A previous owner of the house had built a small extension on the back, probably in defiance of planning regulations. It wasn’t much more than a spare room, into which Bethan had installed the servers and monitors and other assorted hardware of her job. The walls were white and the lights were bright and it was always too warm for Spencer’s tastes in
there. It was also fantastically well soundproofed. When the four-inch-thick door was closed there was a sense of dead air, a sense of being sealed off from the rest of the world
Bethan sat him down in front of one of the monitors and waved up an interface. She stood behind him, air-typing through menus and submenus and diallers and anonymisers and it all got a bit confusing for Spencer so he asked for another of her tablets and washed it down with a bottle of water while she talked and talked and talked calmly and quietly and then there was an image on the monitor and another voice was talking, slowly and soothingly, and Spencer felt his eyelids grow heavy and his head loll forward and it seemed such a very, very long time since he had slept properly.
2.
AIR TRAVEL IN Western and Central Europe could be tricky these days. If there was an appreciable lag between booking your ticket and actually taking your flight, there was an outside chance you’d discover that your destination airport was no longer actually in the country you wanted to go to. Most polities which sprang into being with a national or – the great prize – international airport were smart enough to realise that a large machine for making revenue had fallen into their laps, and swiftly renegotiated fees and timetables with the major carriers. Some, though, were bloody-minded, and Europe was dotted, here and there, with ultramodern airport architecture falling slowly into disuse and disrepair because the airlines had grown tired of various micronations’ demands and simply told them to fuck off and gone to land elsewhere.

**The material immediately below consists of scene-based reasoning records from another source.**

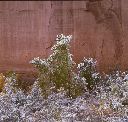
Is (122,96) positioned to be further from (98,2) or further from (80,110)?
(98,2)

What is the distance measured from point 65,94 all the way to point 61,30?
1167 mm

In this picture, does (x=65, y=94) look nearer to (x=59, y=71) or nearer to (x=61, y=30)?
(x=59, y=71)

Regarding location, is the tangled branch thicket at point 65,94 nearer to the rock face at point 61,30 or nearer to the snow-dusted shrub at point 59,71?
the snow-dusted shrub at point 59,71

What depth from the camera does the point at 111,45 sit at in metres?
6.04

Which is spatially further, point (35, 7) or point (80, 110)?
point (35, 7)

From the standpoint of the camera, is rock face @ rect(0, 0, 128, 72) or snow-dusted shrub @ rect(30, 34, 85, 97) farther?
rock face @ rect(0, 0, 128, 72)

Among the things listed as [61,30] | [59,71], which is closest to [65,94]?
[59,71]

The situation was, if anything, even worse the further East you went. Beyond Rus – European Russia – and Sibir was a patchwork of republics and statelets and nations and kingdoms and khanates and ’stans which had been crushed out of existence by History, reconstituted, fragmented, reinvented, fragmented again, absorbed, reabsorbed and recreated. The situation was not helped by a tradition of short-lived and frankly catastrophic regional airlines, some of them flying aircraft more than a century old, many of them with a cheerfully cavalier attitude to irksome expenses like basic maintenance. Air travel east of Nizhny Novgorod, say, had always been a bit of an adventure – there had been times when getting on a flight travelling east of Moscow had been an act of considerable bravery – but airspace beyond the Urals had turned into an enterprise on a par with the early days of the Oregon Trail.